I would like to point you to the fact that we are using the "urn:mace:dir:attribute-def:mail" attribute, as registered by the Internet2 MACE working group here: https://www.internet2.edu/products-services/trust-identity-middleware/mace-registries/urnmace-namespace/urn-mace-dir-registry/urn-mace-dir-attribute-def/

This defines the syntax as conforming to RFC1274 and RFC2821. Both referring to RFC 822 for the syntax, which defines it as an atom, an atom being a collection of ASCII characters.

Non-ASCII characters exceed the specification of the chosen attribute for e-mail addresses.

Cheers, Boy

relaxnow commented 10 years ago

Interestingly this seems to be another case of conflicting interests, I can see a use-case for OpenConext (where the range of IdPs can be much larger) but not much for SURFconext, which is currently funding the development work.

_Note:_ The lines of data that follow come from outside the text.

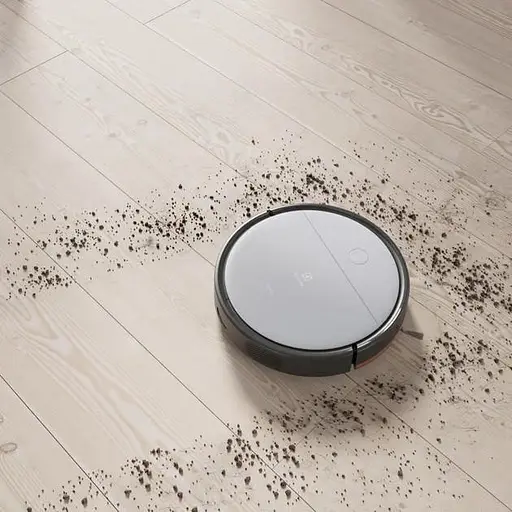 Робот-пылесос Electrolux ER61UD1UG - фото 9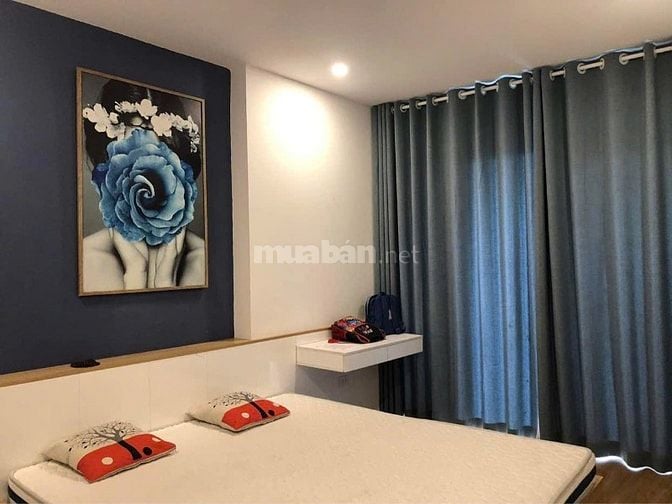 Cho thuê căn chung cư THE MERALD Mỹ Đình 2PN giá 20tr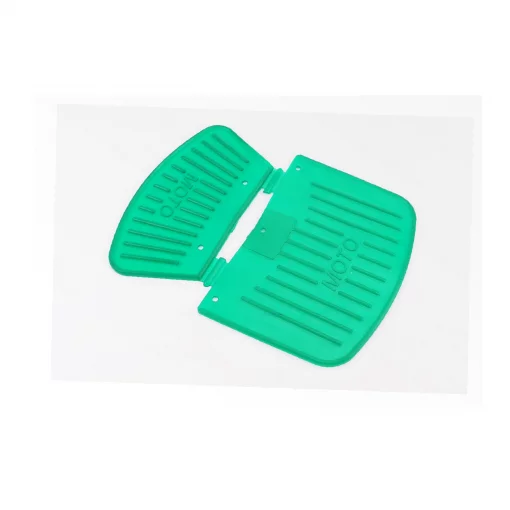 Брызговик колеса (силикон), к-кт (разные цвета), DELTA, YQ-357271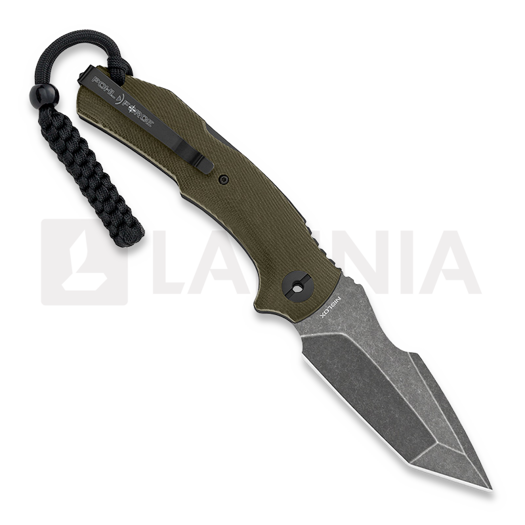 Liigendnuga Pohl Force Mike Six Tactical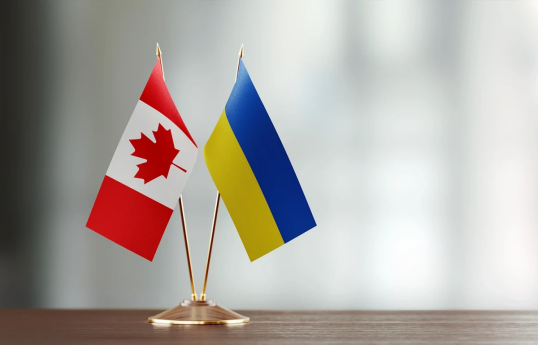 Canada, Ukraine to jointly produce advanced drones - PM Carney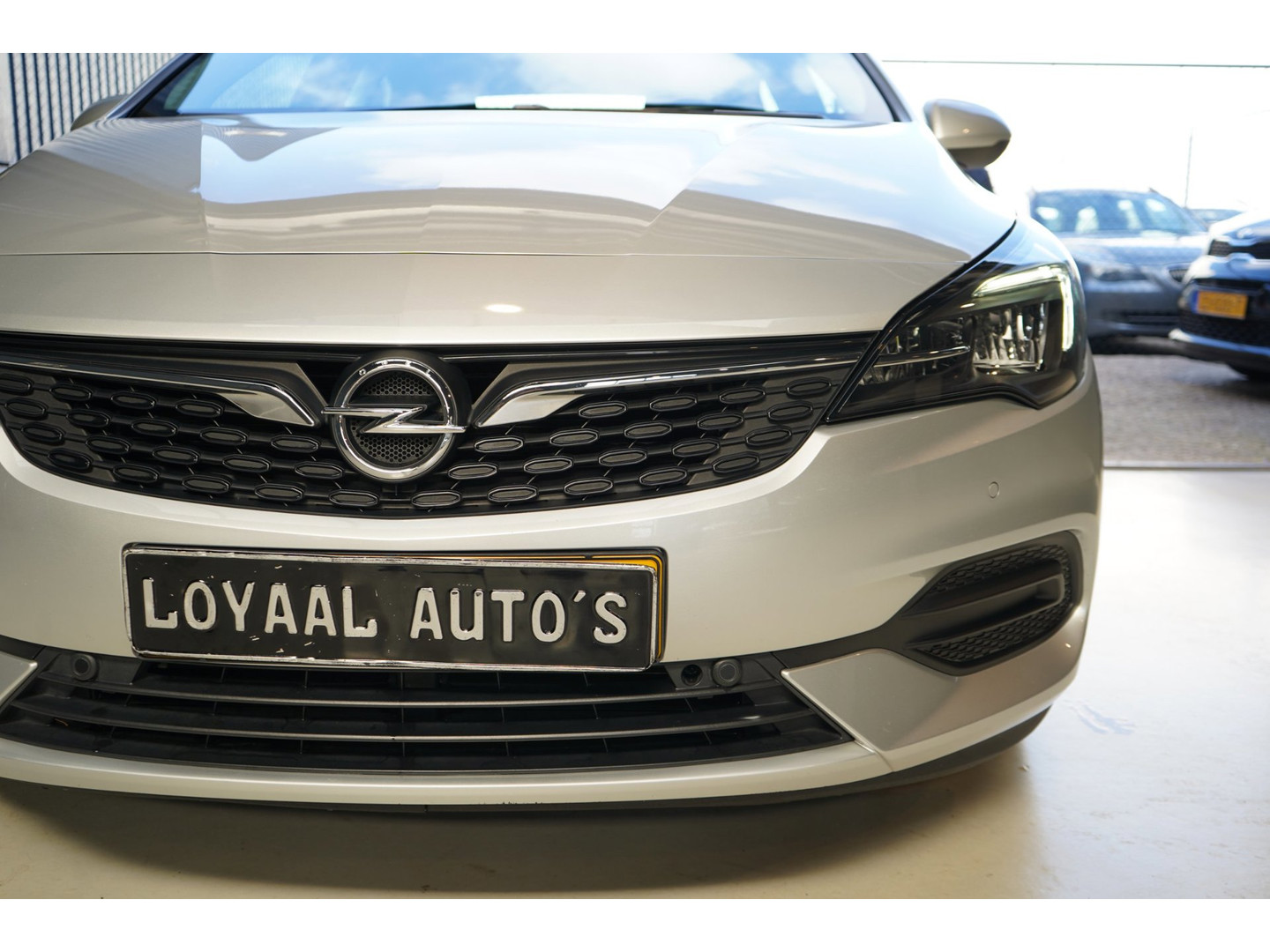 Opel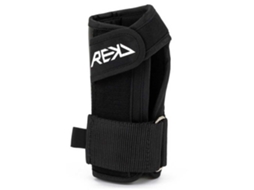 Pro Wrist Guards Preto Srekd Protection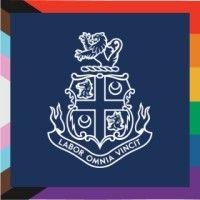 strathallan school logo image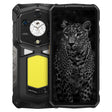 Ulefone Armor 29 Ultra Rugged Phone, 16GB+1TB, Night Vision, 6.67 inch + 1.04 inch Android 15 MediaTek Dimensity 9300+ Octa Core, Network: 5G, Versatile LED Light, Warning Light (Black) - free shipping - PMC TechLife - Order now!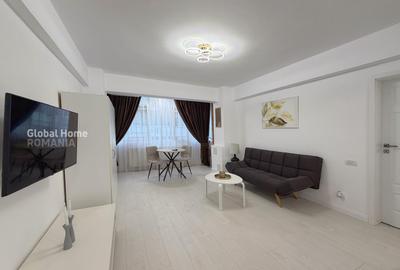 Elegant Studio • Cișmigiu Garden • Renovated • Fully Furnished • Move-In Ready - 4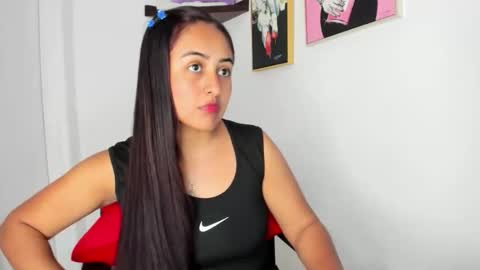 sofiia rodriguez online show from 12, 11, 2025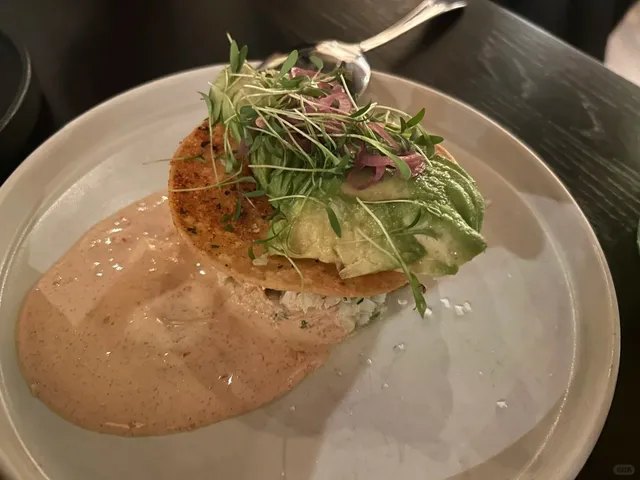 Heard Shaker + Spear has duck breast—gotta go ASAP! 😍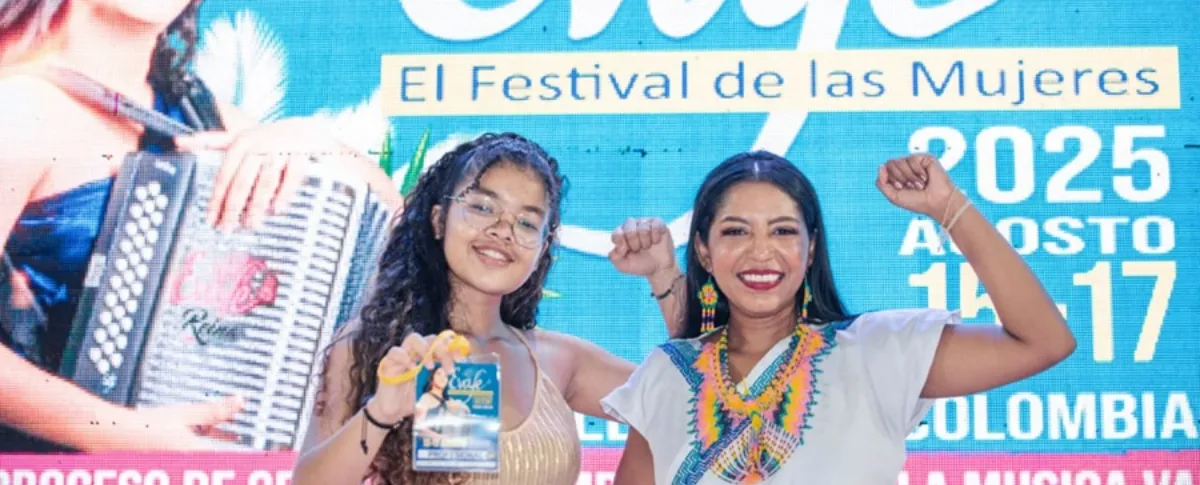 EVAFE se prepara para su edición 2026.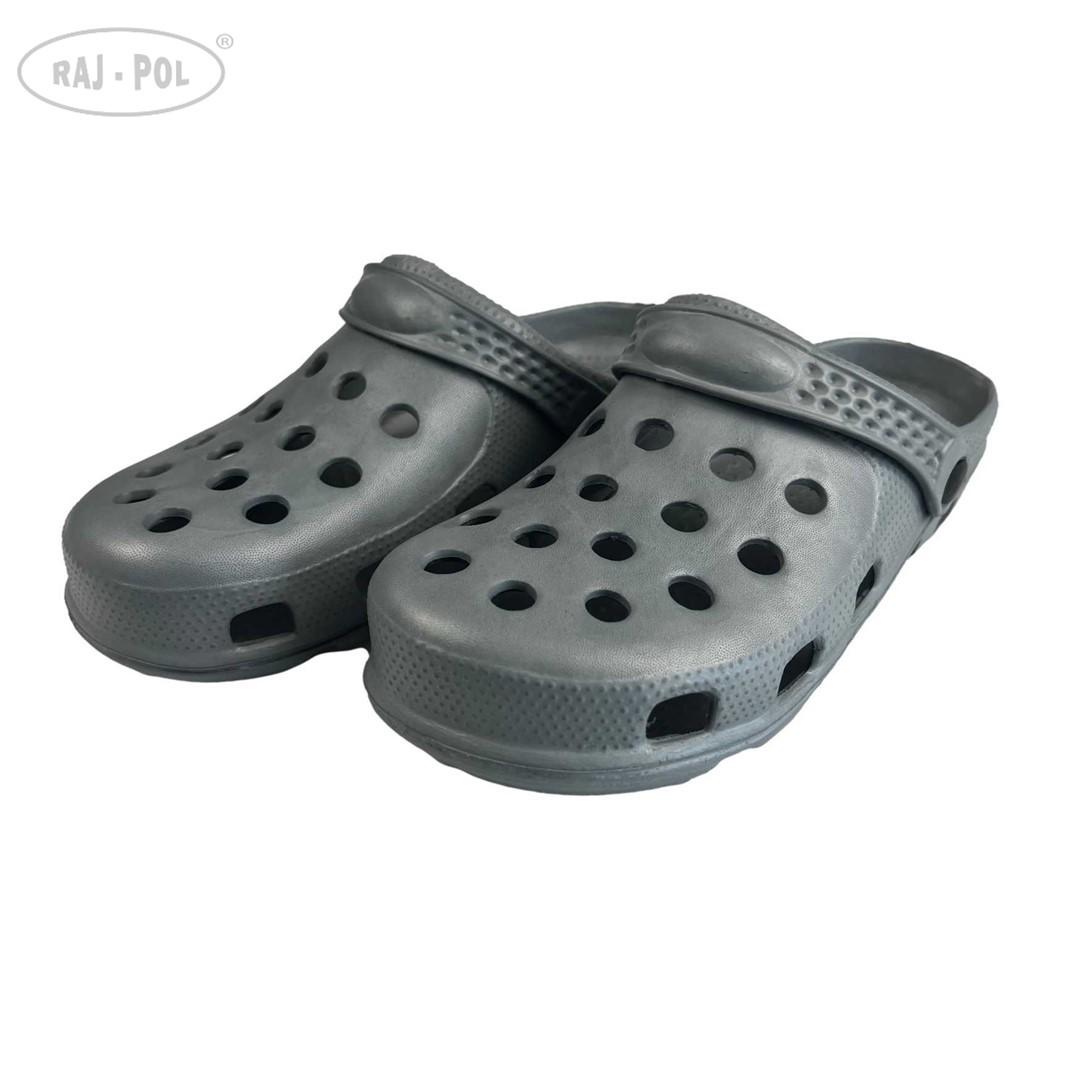 RAJ-POL KLAPKI MĘSKIE KROKSY M8503 ART.721436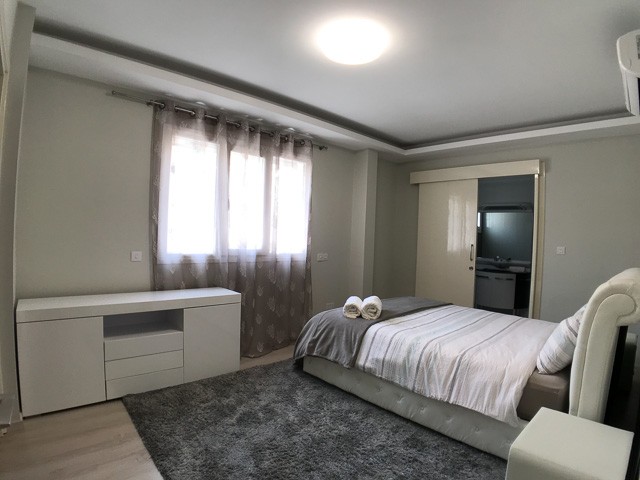 Villa en Limasol, Chipre, 620 m² - imagen 10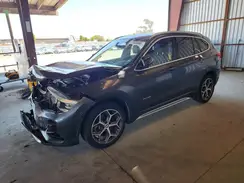 WBXHT3C37J5F91908 2018 BMW X1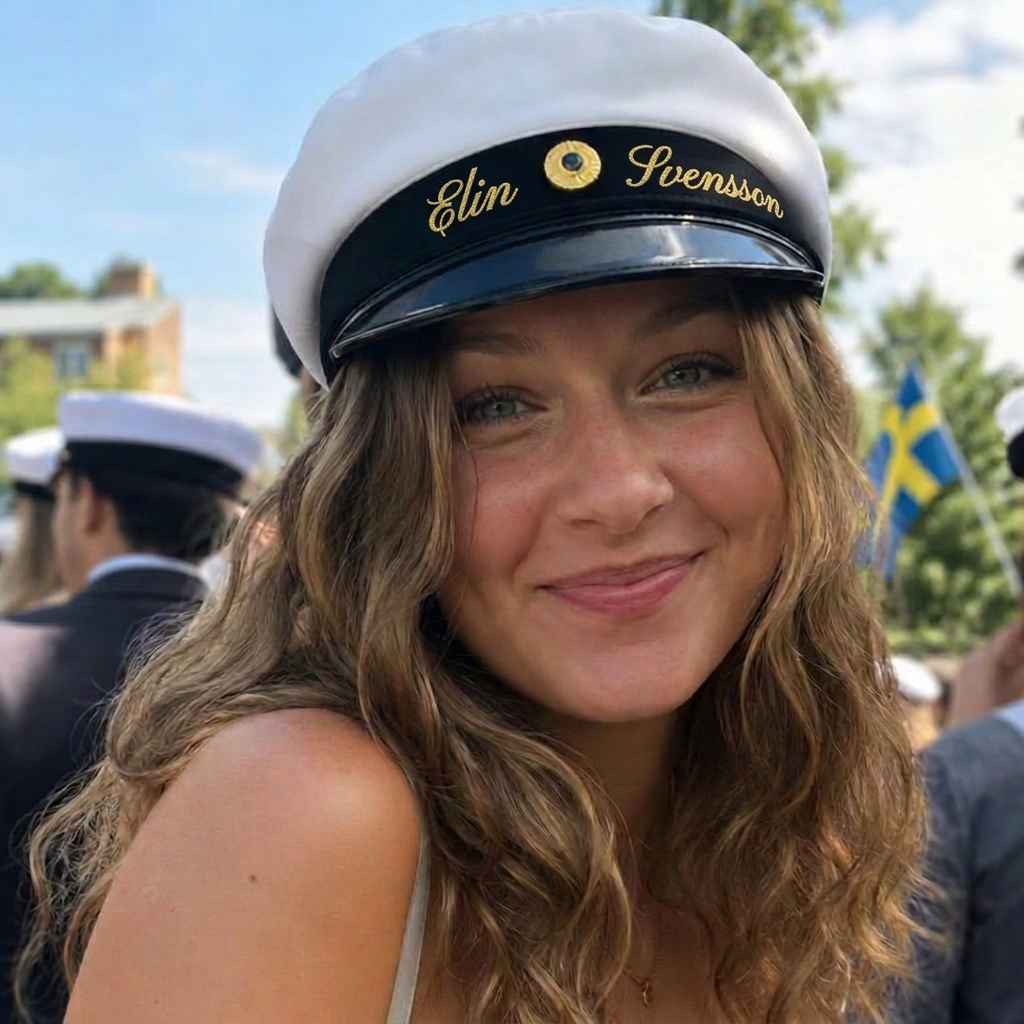Elin Svensson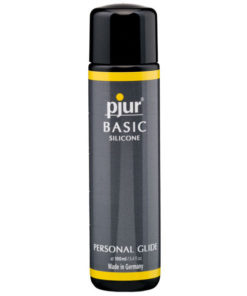 PJUR - BASIC SILICONE LUBRICANT 100 ML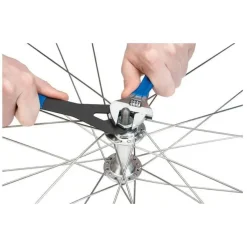 Park Tool PAW-6 6-Inch Adjustable Bike Wrench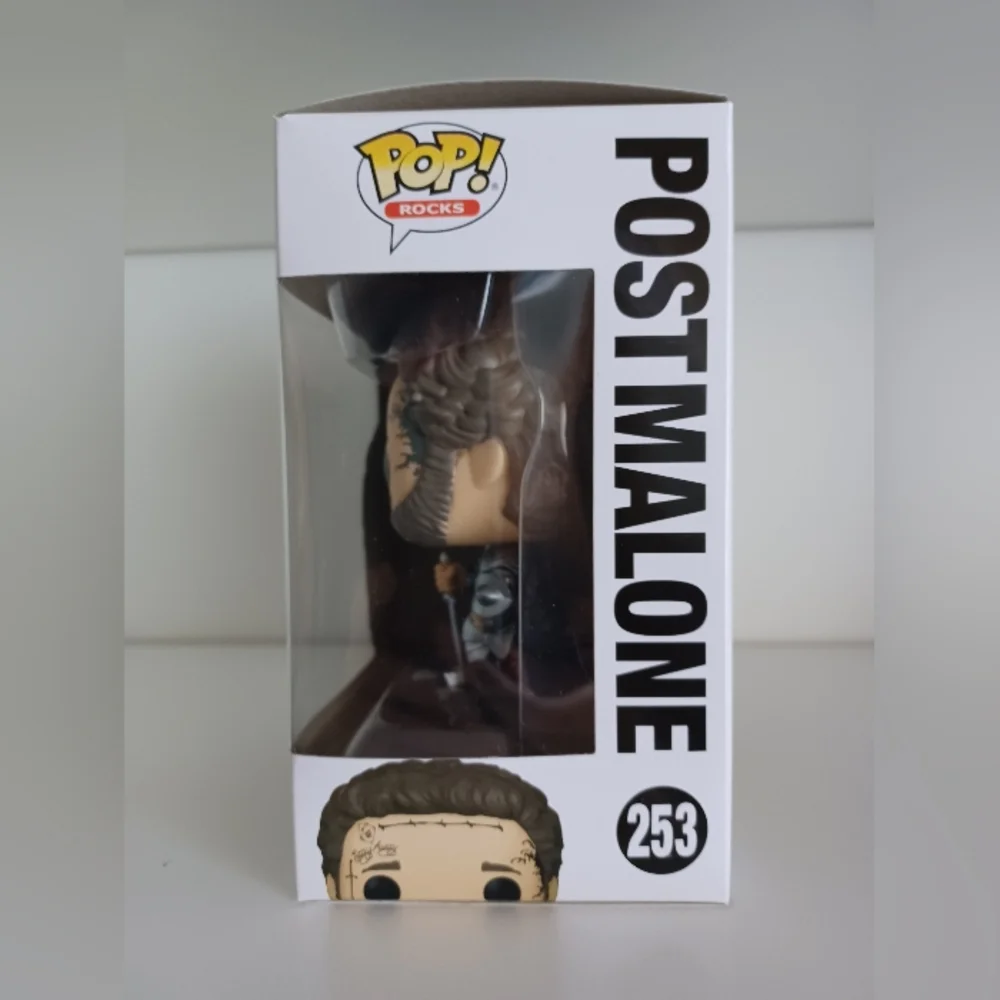 Funko post malone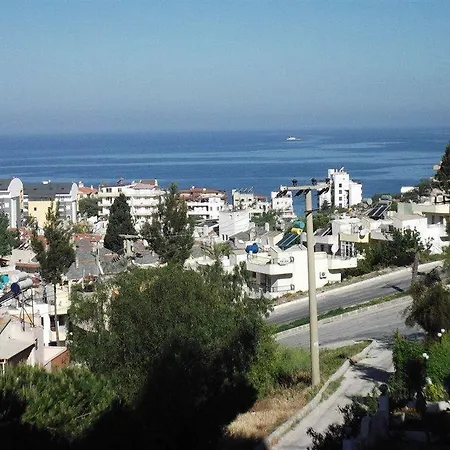 Otel West Ada Hotel&spa
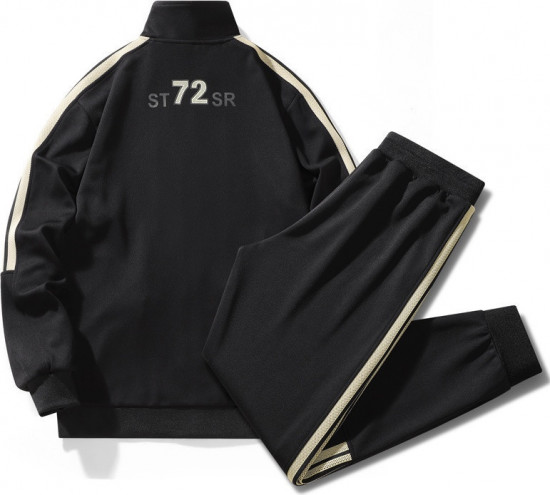 Спортивный костюм мужской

thijskh commented 10 years ago

I'm fairly sure that SURFnet is not opposed to funding changes that are desired in the wider OpenConext community but do not directly beneft SURFconext. However, I'm not quite convinced that this issue is currently a priority in that wider comunity.

relaxnow commented 10 years ago

So can we close this issue @thijskh ?

thijskh commented 10 years ago

I'm indeed closing it. It will be archived here for reference and when there's a concrete use case we can always reconsider.